The ConText initiative, offered in cooperation with the Jewish Federation of Greater Middlesex County, is the flagship program of the Institute for Jewish Learning at the Jewish Theological Seminary.
It was designed for those interested in taking “an intellectual journey through Jewish history.”
The Middlesex group was officially graduated during ceremonies held June 10 at JTS in Manhattan.
The participants represented “a full spectrum of the Jewish community from people who admittedly knew very little to those who had a yeshiva background,” said Eliot Spack of Edison, the federation’s ConText liaison. “It went beyond our expectations. All our participants were extremely satisfied, and I think that is evidenced by their decision to enter the graduate program. Nothing succeeds like success.”
Offered in four eight-week semesters, each tackling a different period in Jewish history, the program was taught by expert faculty, including professors from Rutgers and Princeton universities.
Spack, the former executive director of the Coalition for the Advancement of Jewish Education, said the program allows those entering a third year of study to select their choice of subjects, contingent on its being able to find appropriate instructors.
JTS would also be receptive, he said, to adding those with the appropriate background into the graduate class, to begin in October at Congregation B’nai Tikvah in North Brunswick.

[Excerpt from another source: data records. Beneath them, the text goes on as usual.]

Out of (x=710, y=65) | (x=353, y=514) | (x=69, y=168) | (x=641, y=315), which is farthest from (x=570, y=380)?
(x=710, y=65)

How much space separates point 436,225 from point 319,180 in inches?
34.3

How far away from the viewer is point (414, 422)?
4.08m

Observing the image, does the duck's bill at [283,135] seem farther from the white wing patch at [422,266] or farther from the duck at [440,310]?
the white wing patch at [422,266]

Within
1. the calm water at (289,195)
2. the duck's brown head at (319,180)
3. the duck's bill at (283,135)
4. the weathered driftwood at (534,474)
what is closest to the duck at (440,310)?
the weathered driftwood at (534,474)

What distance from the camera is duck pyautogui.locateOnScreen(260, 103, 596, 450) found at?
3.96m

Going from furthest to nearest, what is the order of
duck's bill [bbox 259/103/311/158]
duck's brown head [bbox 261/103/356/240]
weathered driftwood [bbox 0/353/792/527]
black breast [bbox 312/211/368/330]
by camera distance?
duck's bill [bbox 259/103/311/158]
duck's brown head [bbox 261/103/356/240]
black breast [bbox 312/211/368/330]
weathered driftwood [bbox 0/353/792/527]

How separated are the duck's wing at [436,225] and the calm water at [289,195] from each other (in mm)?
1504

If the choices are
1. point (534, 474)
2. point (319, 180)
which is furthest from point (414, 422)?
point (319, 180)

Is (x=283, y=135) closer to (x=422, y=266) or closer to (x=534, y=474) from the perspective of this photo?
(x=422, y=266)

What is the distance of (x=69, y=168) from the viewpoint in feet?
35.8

Students are also being sought for the next two-year undergraduate class, to begin this fall at Anshe Emeth Memorial Temple in New Brunswick.
“We have nine synagogues partnering with us, and it might rotate to any of the other partnering synagogues for semesters two, three, and four,” said Spack. “Some communities have one or two synagogues, but ours is a true community collaborative.”
The ConText program operates in communities from Washington, DC, to Hartford, Conn. It also offers such related activities as seminars, mini-courses, and “Jewish university for a day,” said Lynn Feinman, the institute’s manager of site relations and administration.
Recent students found the experience rewarding and, at times, a little surprising, as they bonded over Jewish learning.
“There was something learned by everyone, from novices to those who studied at yeshiva,” said Paula Masciulli of Monroe. “We looked forward to classes each week. Some of us were testing the waters of Jewish learning; for others it was not an initial adventure. For all of us the experience has been so rich we plan to study together for a third year.”
Stephen Lerner of Monroe said he enrolled “to continue my Jewish learning,” a long-held practice from his decades at the Highland Park Conservative Temple-Congregation Anshe Emeth, where he continues to take courses.
“I felt it gave a relatively comprehensive background as can be given in an eight-week course,” said the 71-year-old former Edison resident. “They really got the top people in the field for each course. You can’t get much better than the chair of the religion department at Princeton,” Leora Batnitzky, an educator who taught in the program.
Classes will start in October. Those wishing to enroll need to do so by early September at jtsa.edu/context.